Some of these risks can be seen in how Gümüsay strongest criticism has come from intellectuals, authors, and activists in or connected to the Turkish (or broader Muslim-background) community. A 2021 profile of Gümüşay published in German media outlet Die Zeit entitled Symbolfrau ('Symbol Woman') analysed the ways in which she has been attacked in the media based on public perceptions or assumptions of her position, often due to her personal choice to wear the hijab. Other examples of this type of criticism include German-Turkish rapper Dr. Reyhan Sahin a.k.a. Lady Bitch Ray who criticised Gümüsay in 2016 for, in her eyes, not addressing racist structures within Islam, nor the then-Turkish government's actions against women's rights, members of the LGBT community and their supporters.
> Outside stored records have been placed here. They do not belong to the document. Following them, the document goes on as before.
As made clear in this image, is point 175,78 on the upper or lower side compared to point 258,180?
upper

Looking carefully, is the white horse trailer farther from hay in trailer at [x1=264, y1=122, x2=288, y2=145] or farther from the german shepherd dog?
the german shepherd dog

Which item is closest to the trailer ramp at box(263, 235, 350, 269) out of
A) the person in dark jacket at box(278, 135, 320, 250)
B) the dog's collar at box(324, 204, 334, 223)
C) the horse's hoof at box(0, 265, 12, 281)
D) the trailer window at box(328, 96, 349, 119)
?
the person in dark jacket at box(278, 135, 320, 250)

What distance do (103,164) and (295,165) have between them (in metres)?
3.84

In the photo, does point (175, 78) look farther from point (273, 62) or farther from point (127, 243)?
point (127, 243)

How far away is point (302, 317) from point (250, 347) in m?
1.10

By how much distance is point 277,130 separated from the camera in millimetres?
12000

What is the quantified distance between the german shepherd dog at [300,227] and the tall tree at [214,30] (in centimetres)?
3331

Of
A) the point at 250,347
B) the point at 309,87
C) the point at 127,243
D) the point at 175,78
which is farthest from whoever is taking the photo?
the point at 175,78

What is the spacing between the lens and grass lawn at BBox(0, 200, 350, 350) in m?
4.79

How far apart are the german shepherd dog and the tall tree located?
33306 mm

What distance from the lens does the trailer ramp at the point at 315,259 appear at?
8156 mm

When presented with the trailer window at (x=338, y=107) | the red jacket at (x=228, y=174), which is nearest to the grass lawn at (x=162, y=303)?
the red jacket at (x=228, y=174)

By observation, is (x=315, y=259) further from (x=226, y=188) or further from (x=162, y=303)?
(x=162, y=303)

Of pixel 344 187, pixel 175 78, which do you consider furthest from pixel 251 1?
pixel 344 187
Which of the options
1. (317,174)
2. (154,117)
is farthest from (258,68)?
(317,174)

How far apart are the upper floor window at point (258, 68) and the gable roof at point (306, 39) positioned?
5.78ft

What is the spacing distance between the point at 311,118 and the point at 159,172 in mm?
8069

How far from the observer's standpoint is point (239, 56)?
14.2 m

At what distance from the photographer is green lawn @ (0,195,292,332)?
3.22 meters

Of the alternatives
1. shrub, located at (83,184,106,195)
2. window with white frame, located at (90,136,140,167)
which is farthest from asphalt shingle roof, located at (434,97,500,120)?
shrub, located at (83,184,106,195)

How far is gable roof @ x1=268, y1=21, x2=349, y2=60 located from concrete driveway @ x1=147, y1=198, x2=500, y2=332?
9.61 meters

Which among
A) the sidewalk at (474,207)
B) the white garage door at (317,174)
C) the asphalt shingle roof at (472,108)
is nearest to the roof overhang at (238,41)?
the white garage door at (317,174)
Similarly, other critics have also labelled her "a spokesperson for Islamic Feminism" and seek to hold her accountable for what they see as failures within the movement. Notably, this is not a title she herself has ever claimed; in fact, in her book Speaking and Being she pointed out that she wants to have the right to speak for herself only. German journalist Daniel Schulz noted that with hindsight, he often underestimated the amount of pressure Gümüşay was under to "say the right things" in her Taz column due to this type of criticism.

Further criticism also come from feminist circles associated with Alice Schwarzer. The feminist magazine EMMA criticised Gümüsay in January 2018, in response to which Gümüsay filed a defamation suit. While EMMA had to amend three sections of the text and subsequently published a revised version of the article, Schwarzer maintained that it did not detract anything from the main arguments of the essay.